• başlamadan önce eski amerikayı düşünelim. insanlar iki biyolojik gruba ayrılmış, zenciler ve beyazlar. insanlar bu grupların biyolojik olarak birbirinden farklı olduğuna ve iki grubun da buna uygun yaşamaları gerektiğine inanıyor. "sen zencisin, bu kıyafetleri giymek zorundasın, sen burada yaşayacaksın, beyazlar daha zekidir, zencilerin ve beyazların toplumdaki rolü farklıdır. önce beyazlar!!! zencilerin kafatası itaat etmeye daha uygundur. zenciler daha tehlikelidir hatta amerikada hapislerin çoğu zencilerden oluşur." ikili cinsiyet sistemine ne kadar da benziyor değil mi? farklı rollere sahip iki gruba ayrılmış insanlar. ten renklerine bakılarak yapılmış bu ayrım, ne yazık ki halen bitirilebilmiş değil. fakat 100 yıl öncesine göre çok daha ilerlemiş durumdalar. peki bunu nasıl başardılar? nasıl oldu da bir insana "zenci" demek suç sayılabiliyor. tabi ki bunu, ırk kavramını toplumdan silerek başardılar. çözüm asla her iki ırka eşit haklar tanımak değil. asıl çözüm ırk kavramını tamamen silmek. gruplaşmayı tamamen yok etmek. cinsiyet kavramına yapılması gerektiği gibi;

    cinsiyetsiz toplum yapısı, herhangi bir cinsiyet rolü dayatması olmaksızın insanların hayatlarını sürdürdüğü; dilde, hukukta, kıyafetlerde, kültürde, insan ilişkilerinde, iş hayatında, eğitimde kısacası hayatın her alanında toplumsal cinsiyet dayatmalarından arınmış toplum yapısıdır.

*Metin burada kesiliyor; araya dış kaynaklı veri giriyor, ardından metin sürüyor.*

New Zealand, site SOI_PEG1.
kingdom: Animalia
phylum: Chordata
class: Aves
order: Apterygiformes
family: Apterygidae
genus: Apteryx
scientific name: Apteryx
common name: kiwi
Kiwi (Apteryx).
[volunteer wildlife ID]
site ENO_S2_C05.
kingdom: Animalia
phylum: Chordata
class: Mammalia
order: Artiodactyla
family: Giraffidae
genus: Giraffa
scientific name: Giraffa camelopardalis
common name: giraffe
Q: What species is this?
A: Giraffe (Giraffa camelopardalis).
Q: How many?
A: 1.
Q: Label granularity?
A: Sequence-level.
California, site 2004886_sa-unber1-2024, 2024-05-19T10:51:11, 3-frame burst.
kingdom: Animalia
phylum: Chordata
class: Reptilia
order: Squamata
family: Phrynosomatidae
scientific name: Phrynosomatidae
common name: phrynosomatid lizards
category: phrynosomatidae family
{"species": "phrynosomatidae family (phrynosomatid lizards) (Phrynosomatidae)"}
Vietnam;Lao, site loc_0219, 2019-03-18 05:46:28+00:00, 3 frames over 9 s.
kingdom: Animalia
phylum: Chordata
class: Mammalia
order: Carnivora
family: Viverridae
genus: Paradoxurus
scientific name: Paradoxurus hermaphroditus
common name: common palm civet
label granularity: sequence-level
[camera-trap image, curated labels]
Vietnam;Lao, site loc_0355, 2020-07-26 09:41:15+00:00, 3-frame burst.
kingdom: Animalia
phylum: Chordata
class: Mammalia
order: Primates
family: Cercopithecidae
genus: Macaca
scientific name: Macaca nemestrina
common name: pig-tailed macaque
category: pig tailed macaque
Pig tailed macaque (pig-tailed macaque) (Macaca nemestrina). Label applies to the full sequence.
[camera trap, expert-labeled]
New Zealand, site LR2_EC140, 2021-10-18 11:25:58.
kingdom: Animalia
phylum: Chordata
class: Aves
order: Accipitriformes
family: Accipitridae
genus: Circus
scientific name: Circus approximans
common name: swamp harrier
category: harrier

    cinsiyetçiliğin ve cinsiyetle alakalı her türlü cinsel suçun çözümü olarak hayata geçirilebilecek bu yöntem bildiğimiz cinsiyet konseptini kökten değiştirecektir. ayrıntılı anlatıma başlamadan önce iki kavrama açıklık getirmek istiyorum.

    cisgender: biyolojik cinsiyetiyle ilişkilendirilmiş cinsiyet rolünü kabul eden kişilerdir. örneğin kendini kadın olarak tanımlayan ve kadın cinsiyet rolüne uygun yaşayan bir heteroseksüel biyolojik kadın cisgenderdır.
    kuir: biyolojik cinsiyetiyle ilişkilendirilmiş cinsiyet rolünü kabul etmeyen herkes kuirdir. örneğin eşcinseller ve translar kuirdir.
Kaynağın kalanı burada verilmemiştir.